» **TASK DESCRIPTION**: Starting with the line containing "What is the distance" and going on through the line containing "Answer: [77,168] < [115,94] < [172,47]", reproduce those lines with "seedling" swapped for "sprout" and everything else unchanged.

» **MATERIALS PROVIDED**:
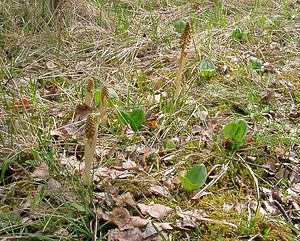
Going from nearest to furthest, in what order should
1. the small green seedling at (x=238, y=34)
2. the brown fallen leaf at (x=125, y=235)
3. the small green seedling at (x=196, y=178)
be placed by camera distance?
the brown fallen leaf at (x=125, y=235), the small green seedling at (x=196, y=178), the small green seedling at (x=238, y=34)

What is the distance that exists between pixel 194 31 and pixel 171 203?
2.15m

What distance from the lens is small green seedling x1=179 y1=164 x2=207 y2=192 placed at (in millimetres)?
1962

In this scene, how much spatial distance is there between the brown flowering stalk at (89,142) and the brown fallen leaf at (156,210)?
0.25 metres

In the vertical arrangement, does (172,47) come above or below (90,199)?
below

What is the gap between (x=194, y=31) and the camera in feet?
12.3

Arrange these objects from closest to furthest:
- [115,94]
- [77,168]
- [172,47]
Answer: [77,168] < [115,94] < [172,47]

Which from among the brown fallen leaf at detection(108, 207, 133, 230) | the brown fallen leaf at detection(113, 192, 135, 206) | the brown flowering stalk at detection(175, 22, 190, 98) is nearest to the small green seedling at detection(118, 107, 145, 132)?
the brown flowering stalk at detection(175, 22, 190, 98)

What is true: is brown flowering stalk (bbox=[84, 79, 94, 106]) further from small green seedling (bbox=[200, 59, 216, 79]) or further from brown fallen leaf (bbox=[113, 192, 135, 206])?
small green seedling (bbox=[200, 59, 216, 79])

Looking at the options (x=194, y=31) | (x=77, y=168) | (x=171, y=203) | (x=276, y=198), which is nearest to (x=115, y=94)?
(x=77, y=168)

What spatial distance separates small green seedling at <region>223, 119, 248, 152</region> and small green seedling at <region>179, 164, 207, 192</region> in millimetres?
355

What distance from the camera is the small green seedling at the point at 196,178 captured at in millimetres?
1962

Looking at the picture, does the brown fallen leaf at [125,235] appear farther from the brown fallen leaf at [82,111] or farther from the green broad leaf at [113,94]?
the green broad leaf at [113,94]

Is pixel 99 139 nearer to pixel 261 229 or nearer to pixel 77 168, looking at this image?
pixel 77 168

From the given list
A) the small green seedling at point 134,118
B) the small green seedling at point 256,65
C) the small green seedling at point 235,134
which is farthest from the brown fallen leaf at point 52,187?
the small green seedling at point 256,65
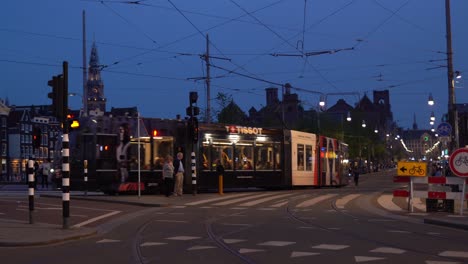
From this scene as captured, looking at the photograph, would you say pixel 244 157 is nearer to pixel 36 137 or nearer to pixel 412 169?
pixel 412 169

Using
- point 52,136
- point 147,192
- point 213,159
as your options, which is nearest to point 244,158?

» **THE COMPLETED TASK**:
What is the distance that exists between pixel 194 31 and pixel 171 203?
2.15m

What distance from the lens is small green sprout x1=179 y1=164 x2=207 y2=192 placed at (in millimetres)?
1962

In this scene, how much spatial distance is there between the brown flowering stalk at (89,142) and the brown fallen leaf at (156,210)?
0.25 metres

In the vertical arrangement, does (172,47) come above or below (90,199)?
below

What is the gap between (x=194, y=31) and the camera in feet?
12.3

Arrange these objects from closest to furthest:
- [115,94]
- [77,168]
- [172,47]
Answer: [77,168] < [115,94] < [172,47]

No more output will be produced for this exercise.